The Hitchhiker's Guide to the Future
A BBC Radio 4 produced radio programme on how new media and technology will change our lives
- " It'd be like a bunch of rivers, the Amazon and the Missisippi and the Congo asking how the Atlantic Ocean might affect them… and the answer is of course is that they won't be rivers anymore just currents in the ocean."
- On his response to representatives of the music, publishing and broadcasting industries who asked Douglas at a conference how he thought technological changes will affect them.
The Salmon of Doubt
- "'Stotting' is jumping upward with all four legs simultaneously. My advice: do not die until you've seen a large black poodle stotting in the snow."
Attributed:
- "Driving a Porsche in London is like bringing a Ming vase to a football game." (Possibly from Don't Panic: The Official Hitchhikers Guide to the Galaxy Companion)
- "There is no problem so complicated that you cannot find a very simple answer to it if you look at it in the right way."
- "I may be a pretty sad case, but I don't write jokes in base 13!"
- Douglas Adams, referring to the theory that the disparity between the question and answer of life, the universe and everything is an obscure math joke on his part.
- Let's think the unthinkable, let's do the undoable, let's prepare to grapple with the ineffable itself, and see if we may not eff it after all.
- "I wrote an ad for Apple Computer: 'Macintosh - We might not get everything right, but at least we knew the century was going to end.'"
- "The Macintosh may only have 10% of the market, but it is clearly the top 10%."
- "First we thought the PC was a calculator. Then we found out how to turn numbers into letters with ASCII — and we thought it was a typewriter. Then we discovered graphics, and we thought it was a television. With the World Wide Web, we've realized it's a brochure."
- "I've come up with a set of rules that describe our reactions to technologies. Anything that is in the world when you're born is normal and ordinary and is just part of the way the world works. Anything that's invented between when you're fifteen and thirty five is new and exciting and revolutionary and you can probably get a career in it. Anything invented after you're thirty-five is against the natural order of things."
- "A nerd is someone who uses a telephone to talk to other people about telephones."

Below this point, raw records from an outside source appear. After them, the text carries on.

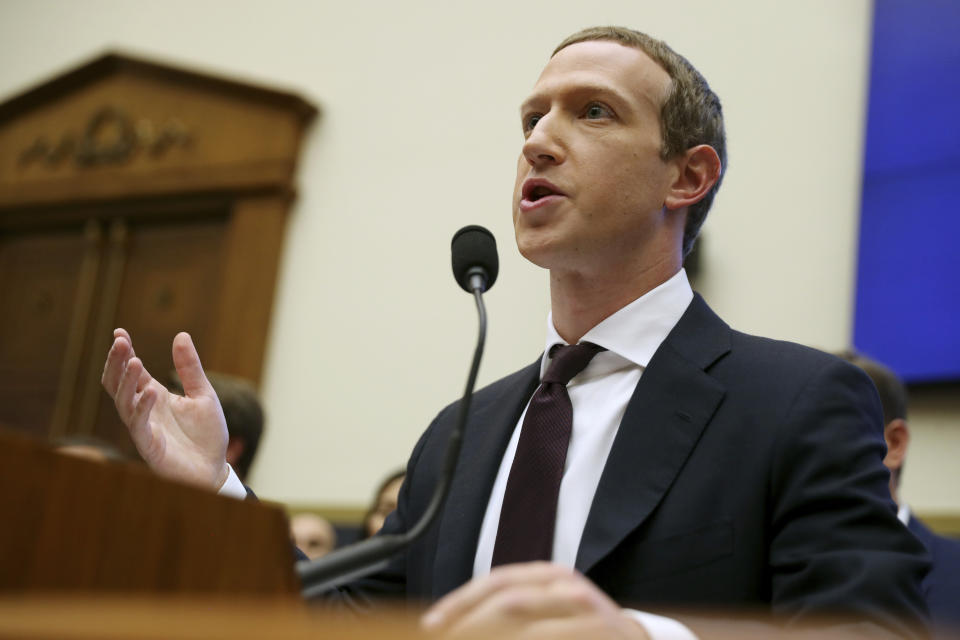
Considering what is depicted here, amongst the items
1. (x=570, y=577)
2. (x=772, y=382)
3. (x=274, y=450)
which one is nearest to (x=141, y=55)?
(x=274, y=450)

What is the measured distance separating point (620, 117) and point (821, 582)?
0.81 m

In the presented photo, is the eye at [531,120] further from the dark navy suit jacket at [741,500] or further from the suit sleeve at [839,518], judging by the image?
the suit sleeve at [839,518]

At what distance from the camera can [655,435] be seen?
146 cm

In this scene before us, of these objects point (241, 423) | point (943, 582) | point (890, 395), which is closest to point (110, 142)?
point (241, 423)

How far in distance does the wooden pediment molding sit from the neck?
3.48 metres

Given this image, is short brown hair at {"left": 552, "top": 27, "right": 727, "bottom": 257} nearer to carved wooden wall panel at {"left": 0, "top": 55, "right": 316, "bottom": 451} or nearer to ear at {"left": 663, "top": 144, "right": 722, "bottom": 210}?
ear at {"left": 663, "top": 144, "right": 722, "bottom": 210}

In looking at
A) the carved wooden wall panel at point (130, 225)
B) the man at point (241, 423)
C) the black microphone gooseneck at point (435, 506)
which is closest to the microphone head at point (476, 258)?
the black microphone gooseneck at point (435, 506)

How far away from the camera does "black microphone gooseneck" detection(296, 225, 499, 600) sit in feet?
3.58

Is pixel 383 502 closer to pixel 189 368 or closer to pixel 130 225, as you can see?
pixel 189 368

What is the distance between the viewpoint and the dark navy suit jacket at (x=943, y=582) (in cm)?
236

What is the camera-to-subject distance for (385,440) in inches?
178

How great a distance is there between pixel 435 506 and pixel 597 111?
0.80 m

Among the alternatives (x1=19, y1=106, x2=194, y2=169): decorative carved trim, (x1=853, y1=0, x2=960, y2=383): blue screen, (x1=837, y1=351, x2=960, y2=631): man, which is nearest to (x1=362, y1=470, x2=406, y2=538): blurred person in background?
(x1=837, y1=351, x2=960, y2=631): man

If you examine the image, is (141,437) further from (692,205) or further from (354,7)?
(354,7)
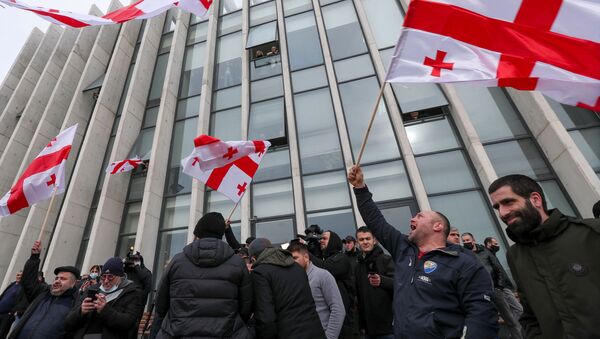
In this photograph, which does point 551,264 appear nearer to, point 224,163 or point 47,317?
point 224,163

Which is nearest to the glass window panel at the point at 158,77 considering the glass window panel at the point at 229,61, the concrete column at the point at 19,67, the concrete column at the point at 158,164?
the concrete column at the point at 158,164

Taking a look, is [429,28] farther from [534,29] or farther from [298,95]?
[298,95]

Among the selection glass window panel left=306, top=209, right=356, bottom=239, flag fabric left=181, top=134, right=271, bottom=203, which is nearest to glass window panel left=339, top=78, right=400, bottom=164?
glass window panel left=306, top=209, right=356, bottom=239

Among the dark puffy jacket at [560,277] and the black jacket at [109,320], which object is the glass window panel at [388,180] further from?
the dark puffy jacket at [560,277]

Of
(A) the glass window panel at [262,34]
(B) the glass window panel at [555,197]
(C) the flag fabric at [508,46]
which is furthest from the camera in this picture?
(A) the glass window panel at [262,34]

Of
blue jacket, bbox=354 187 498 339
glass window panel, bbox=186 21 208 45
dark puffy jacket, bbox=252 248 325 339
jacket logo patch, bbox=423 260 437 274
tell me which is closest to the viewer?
blue jacket, bbox=354 187 498 339

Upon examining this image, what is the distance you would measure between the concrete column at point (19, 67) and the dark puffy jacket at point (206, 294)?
1794cm

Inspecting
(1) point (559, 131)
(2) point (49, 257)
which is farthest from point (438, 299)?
(2) point (49, 257)

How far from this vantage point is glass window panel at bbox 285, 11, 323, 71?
11.3 metres

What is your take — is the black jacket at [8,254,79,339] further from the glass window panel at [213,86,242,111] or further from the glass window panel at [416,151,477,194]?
the glass window panel at [213,86,242,111]

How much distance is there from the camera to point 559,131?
691cm

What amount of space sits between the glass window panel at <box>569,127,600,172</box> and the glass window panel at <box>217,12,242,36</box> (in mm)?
12476

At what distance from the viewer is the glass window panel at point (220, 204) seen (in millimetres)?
9309

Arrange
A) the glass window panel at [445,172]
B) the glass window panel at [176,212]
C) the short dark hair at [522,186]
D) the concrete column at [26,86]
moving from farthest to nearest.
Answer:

- "Technology is a word that describes something that doesn't work yet" -- JavaOne keynote, 1999
- "The idea that Bill Gates has appeared like a knight in shining armour to lead all customers out of a mire of technological chaos neatly ignores the fact that it was he who, by peddling second-rate technology, led them into it in the first place."
- "I first saw this program in the same week that evidence was discovered of life on Mars. This is more exciting." -- On the subject of Creatures
- "You live and learn. At any rate, you live."
- "A learning experience is one of those things that says, 'You know that thing you just did? Don't do that.'"
- "Human beings, who are almost unique in having the ability to learn from the experience of others, are also remarkable for their apparent disinclination to do so."
Profession
- "In fact, I wanted to be John Cleese and it took some time to realise the job was in fact taken."
- "It takes an awful long time to not write a book."
- "Time is the worst place, so to speak, to get lost in..."
- "I love deadlines. I like the whooshing sound they make as they fly by."
- "If you've never visited or spent time in Santa Fe, New Mexico, then let me say this: you're a complete idiot. I was myself a complete idiot till about a year ago...."
Hollywood
- [Getting a movie made in Hollywood is like] "trying to grill a steak by having a succession of people coming into the room and breathing on it."